▶ _Exercise_
Find the line that contains "What is the actual". Repeat that line and all lines following it, exactly, through the end of the listing below.

(Scene question records)
↓
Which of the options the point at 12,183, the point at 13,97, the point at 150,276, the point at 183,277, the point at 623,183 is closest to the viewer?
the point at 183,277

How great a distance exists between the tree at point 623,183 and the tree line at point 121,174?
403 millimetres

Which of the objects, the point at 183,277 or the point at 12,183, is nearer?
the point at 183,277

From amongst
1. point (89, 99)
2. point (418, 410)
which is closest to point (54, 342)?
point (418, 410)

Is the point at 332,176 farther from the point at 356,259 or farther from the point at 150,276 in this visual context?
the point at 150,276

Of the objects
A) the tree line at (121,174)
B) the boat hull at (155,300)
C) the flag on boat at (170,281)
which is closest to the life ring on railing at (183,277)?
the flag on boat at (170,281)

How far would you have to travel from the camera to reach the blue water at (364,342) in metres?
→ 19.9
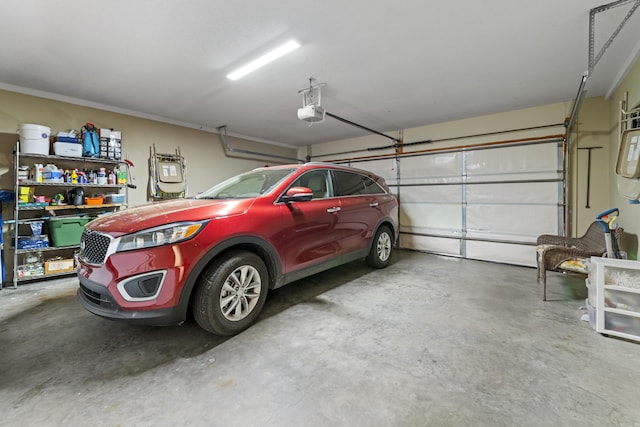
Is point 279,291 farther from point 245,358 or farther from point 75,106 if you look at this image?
point 75,106

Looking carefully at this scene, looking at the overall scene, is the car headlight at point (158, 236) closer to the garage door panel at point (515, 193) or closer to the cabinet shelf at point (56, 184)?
the cabinet shelf at point (56, 184)

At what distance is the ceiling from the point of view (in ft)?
7.19

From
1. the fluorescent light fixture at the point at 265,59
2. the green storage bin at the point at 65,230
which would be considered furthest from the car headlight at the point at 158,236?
the green storage bin at the point at 65,230

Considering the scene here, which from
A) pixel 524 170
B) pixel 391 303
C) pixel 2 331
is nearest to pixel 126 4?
pixel 2 331

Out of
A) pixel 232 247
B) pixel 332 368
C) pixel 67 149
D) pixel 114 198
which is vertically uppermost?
pixel 67 149

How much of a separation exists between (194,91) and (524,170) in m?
5.68

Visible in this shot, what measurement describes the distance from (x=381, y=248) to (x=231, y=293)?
2702mm

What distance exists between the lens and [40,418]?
1.37 meters

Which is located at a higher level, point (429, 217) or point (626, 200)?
point (626, 200)

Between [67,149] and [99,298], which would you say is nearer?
[99,298]

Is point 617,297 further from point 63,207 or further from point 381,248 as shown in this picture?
point 63,207

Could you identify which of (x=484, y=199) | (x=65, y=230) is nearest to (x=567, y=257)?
(x=484, y=199)

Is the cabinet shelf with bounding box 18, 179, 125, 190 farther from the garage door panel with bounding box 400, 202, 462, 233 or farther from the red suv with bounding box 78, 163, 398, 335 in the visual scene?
the garage door panel with bounding box 400, 202, 462, 233

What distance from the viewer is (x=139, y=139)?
191 inches
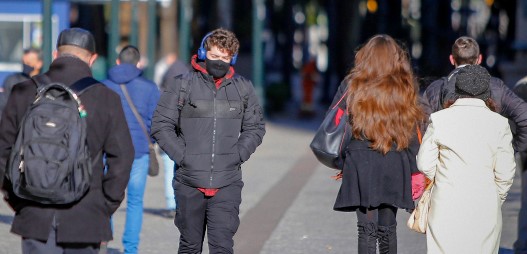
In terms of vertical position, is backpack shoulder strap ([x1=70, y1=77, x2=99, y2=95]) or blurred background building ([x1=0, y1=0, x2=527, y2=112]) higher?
backpack shoulder strap ([x1=70, y1=77, x2=99, y2=95])

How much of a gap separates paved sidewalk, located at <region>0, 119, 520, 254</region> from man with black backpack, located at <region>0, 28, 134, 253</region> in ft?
12.1

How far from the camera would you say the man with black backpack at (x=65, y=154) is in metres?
5.41

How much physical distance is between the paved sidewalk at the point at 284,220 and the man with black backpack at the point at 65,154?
369cm

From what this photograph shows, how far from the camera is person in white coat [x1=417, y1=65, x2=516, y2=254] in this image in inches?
249

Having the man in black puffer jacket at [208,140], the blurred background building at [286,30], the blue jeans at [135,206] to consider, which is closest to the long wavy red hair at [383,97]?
A: the man in black puffer jacket at [208,140]

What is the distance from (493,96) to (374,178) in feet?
3.53

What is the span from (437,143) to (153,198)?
24.4 ft

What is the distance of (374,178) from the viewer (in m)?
7.39

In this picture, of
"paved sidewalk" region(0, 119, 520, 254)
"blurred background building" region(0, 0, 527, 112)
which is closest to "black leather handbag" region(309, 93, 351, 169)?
"paved sidewalk" region(0, 119, 520, 254)

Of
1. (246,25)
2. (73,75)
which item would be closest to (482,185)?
(73,75)

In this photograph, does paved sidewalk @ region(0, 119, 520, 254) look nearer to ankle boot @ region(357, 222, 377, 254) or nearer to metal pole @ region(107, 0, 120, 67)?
ankle boot @ region(357, 222, 377, 254)

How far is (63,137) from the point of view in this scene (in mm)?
5426

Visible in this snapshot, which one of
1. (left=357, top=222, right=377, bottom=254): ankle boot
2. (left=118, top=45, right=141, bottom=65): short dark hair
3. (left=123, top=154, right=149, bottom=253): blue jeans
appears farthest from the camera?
(left=118, top=45, right=141, bottom=65): short dark hair

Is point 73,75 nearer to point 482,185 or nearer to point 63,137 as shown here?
point 63,137
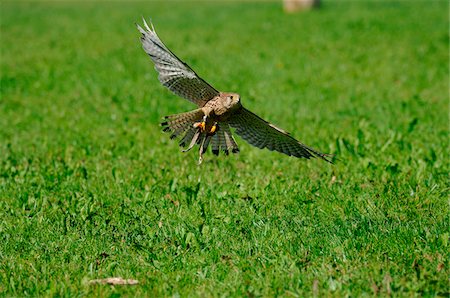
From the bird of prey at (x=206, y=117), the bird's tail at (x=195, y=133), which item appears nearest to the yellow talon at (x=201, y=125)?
the bird of prey at (x=206, y=117)

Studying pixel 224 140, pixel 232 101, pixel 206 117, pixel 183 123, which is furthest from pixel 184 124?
pixel 232 101

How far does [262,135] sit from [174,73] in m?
1.05

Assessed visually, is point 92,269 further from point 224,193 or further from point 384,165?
point 384,165

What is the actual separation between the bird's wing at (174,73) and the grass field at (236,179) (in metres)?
0.96

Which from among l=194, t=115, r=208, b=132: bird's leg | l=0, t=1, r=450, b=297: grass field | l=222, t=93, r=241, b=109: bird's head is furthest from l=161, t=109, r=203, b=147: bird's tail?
l=0, t=1, r=450, b=297: grass field

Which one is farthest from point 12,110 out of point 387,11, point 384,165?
point 387,11

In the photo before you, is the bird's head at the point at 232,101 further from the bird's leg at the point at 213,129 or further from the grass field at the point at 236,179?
the grass field at the point at 236,179

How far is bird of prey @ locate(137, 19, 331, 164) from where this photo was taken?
555 centimetres

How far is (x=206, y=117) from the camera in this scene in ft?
19.0

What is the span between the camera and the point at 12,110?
1002 centimetres

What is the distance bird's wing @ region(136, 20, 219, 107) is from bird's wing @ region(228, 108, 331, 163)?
34 centimetres

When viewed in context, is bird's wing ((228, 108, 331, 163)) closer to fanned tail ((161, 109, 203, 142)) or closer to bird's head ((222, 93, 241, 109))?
bird's head ((222, 93, 241, 109))

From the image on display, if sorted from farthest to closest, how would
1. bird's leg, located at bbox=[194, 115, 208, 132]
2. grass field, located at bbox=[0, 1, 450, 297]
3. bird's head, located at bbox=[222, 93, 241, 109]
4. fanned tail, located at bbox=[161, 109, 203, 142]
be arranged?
fanned tail, located at bbox=[161, 109, 203, 142] < bird's leg, located at bbox=[194, 115, 208, 132] < bird's head, located at bbox=[222, 93, 241, 109] < grass field, located at bbox=[0, 1, 450, 297]

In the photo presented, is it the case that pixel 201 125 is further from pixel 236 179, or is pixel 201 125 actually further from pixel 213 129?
pixel 236 179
↑
▶ _Complete response_
What is the actual separation between the bird's wing at (174,73) and the grass field at (236,179) (in metres)?
0.96

Which from among l=194, t=115, r=208, b=132: bird's leg | l=0, t=1, r=450, b=297: grass field | l=222, t=93, r=241, b=109: bird's head is furthest from l=161, t=109, r=203, b=147: bird's tail?
l=0, t=1, r=450, b=297: grass field

Which one is farthest from point 12,110 out of point 387,11, point 384,165?
point 387,11

In the photo before you, is the bird's head at the point at 232,101 further from the bird's leg at the point at 213,129 or further from the grass field at the point at 236,179?
the grass field at the point at 236,179

How far is bird of prey @ locate(137, 19, 331, 164) from where this photo was taken?
555 centimetres

How far is (x=206, y=117) from the camera in this scene in ft?
19.0

What is the span between the camera and the point at 12,110?
1002 centimetres

What is the distance bird's wing @ region(136, 20, 219, 107) is from bird's wing @ region(228, 108, 331, 163)?
34 centimetres

When viewed in context, is bird's wing ((228, 108, 331, 163)) closer to fanned tail ((161, 109, 203, 142)) or closer to bird's head ((222, 93, 241, 109))?
bird's head ((222, 93, 241, 109))

From the image on display, if sorted from farthest to closest, how would
1. bird's leg, located at bbox=[194, 115, 208, 132]
2. grass field, located at bbox=[0, 1, 450, 297]
3. bird's head, located at bbox=[222, 93, 241, 109]
4. fanned tail, located at bbox=[161, 109, 203, 142]
be arranged?
fanned tail, located at bbox=[161, 109, 203, 142] < bird's leg, located at bbox=[194, 115, 208, 132] < bird's head, located at bbox=[222, 93, 241, 109] < grass field, located at bbox=[0, 1, 450, 297]

In the photo presented, is it the case that pixel 201 125 is further from pixel 236 179, or is pixel 201 125 actually further from pixel 213 129?
pixel 236 179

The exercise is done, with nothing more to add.